In order to carry out studies on structure and function relationships of porcine pepsinogen using site-directed mutagenesis approaches, the cDNA of this zymogen was cloned, sequenced, expressed in Escherichia coli, and the protein refolded, and purified to homogeneity. Porcine pepsinogen cDNA, obtained from a lambda gt10 cDNA library of porcine stomach contains 1364 base pairs. It contains leader, pro, and pepsin regions of 14, 44, and 326 residues, respectively. In addition, it also contains 5'- and 3'-untranslated regions.

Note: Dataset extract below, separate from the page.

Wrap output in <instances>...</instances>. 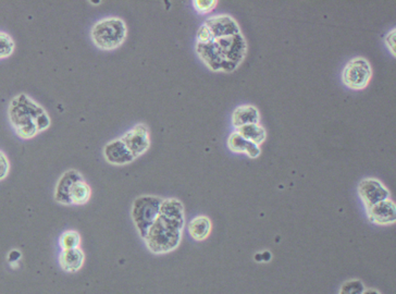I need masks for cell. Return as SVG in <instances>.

Four differences are present between the sequence deduced from the cDNA and the pepsinogen sequence determined previously by protein chemistry methods. Residues P19 (in the pro region) and 263 are asparagines in the cDNA sequence instead of aspartic acids. Isoleucine 230 is not present in the cDNA sequence and residue 242 is a tyrosine in the cDNA instead of an aspartic acid. Porcine pepsinogen cDNA was placed under the control of a tac promoter in a plasmid and expressed in E. coli. The synthesis of pepsinogen was optimized to about 50 mg/liter of culture. The recombinant (r-) pepsinogen, which was insoluble, was recovered by centrifugation, washed, dissolved in 6 M urea in Tris-HCl, pH 8, and refolded by rapid dilution. r-pepsinogen was purified to homogeneity after chromatography on Sephacryl S-300 and fast protein liquid chromatography on a monoQ column. r-pepsinogen contains an additional methionine residue at the NH2 terminus as compared to native (n-) pepsinogen. However, r- and n-pepsinogens are indistinguishable in their intramolecular activation constants. After activation, r- and n-pepsins have the same NH2-terminal sequences as well as Km values. Based on these data, r-pepsinogen was judged suitable for mutagenesis studies. A mutant pepsinogen (D32A) with the active site aspartic acid changed to an alanine was produced and purified. D32A-pepsinogen did not convert to pepsin in acid solution but it bound to pepstatin with an apparent KD of about 5 x 10(-10) M. D32A-pepsinogen possesses no detectable proteolytic activity. These results indicate that (i) intramolecular pepsinogen activation is accomplished by the pepsin active site, and (ii) unlike subtilisin (Carter, P., and Wells, J. A. (1988) Nature 332, 564-568), the active site mutant of pepsin is not enzymically active.
为了利用定点诱变方法开展猪胃蛋白酶原结构与功能关系的研究,克隆了该酶原的cDNA,进行测序,在大肠杆菌中表达,对蛋白质进行重折叠,并纯化至同质。从猪胃的λgt10 cDNA文库获得的猪胃蛋白酶原cDNA包含1364个碱基对。它分别包含14、44和326个残基的前导区、原区和胃蛋白酶区。此外,它还包含5'-和3'-非翻译区。从cDNA推导的序列与先前通过蛋白质化学方法确定的胃蛋白酶原序列之间存在四个差异。原区的第19位残基(P19)和第263位残基在cDNA序列中是天冬酰胺而不是天冬氨酸。第230位异亮氨酸不在cDNA序列中,第242位残基在cDNA中是酪氨酸而不是天冬氨酸。将猪胃蛋白酶原cDNA置于质粒中的tac启动子控制下并在大肠杆菌中表达。胃蛋白酶原的合成优化至约50mg/升培养物。通过离心回收不溶性的重组(r-)胃蛋白酶原,洗涤,溶解于pH8的Tris-HCl中的6M尿素中,并通过快速稀释进行重折叠。在Sephacryl S-300上进行色谱分离和在monoQ柱上进行快速蛋白质液相色谱后,将r-胃蛋白酶原纯化至同质。与天然(n-)胃蛋白酶原相比,r-胃蛋白酶原在NH2末端含有一个额外的甲硫氨酸残基。然而,r-和n-胃蛋白酶原在其分子内活化常数方面无法区分。活化后,r-和n-胃蛋白酶具有相同的NH2末端序列以及Km值。基于这些数据,判断r-胃蛋白酶原适合进行诱变研究。产生并纯化了一种活性位点天冬氨酸变为丙氨酸的突变胃蛋白酶原(D32A)。D32A-胃蛋白酶原在酸性溶液中不会转化为胃蛋白酶,但它以约5×10(-10)M的表观KD与胃蛋白酶抑制剂结合。D32A-胃蛋白酶原不具有可检测的蛋白水解活性。这些结果表明:(i)分子内胃蛋白酶原活化是由胃蛋白酶活性位点完成的;(ii)与枯草杆菌蛋白酶不同(Carter,P.和Wells,J.A.(1988)Nature 332,564-568),胃蛋白酶的活性位点突变体没有酶活性。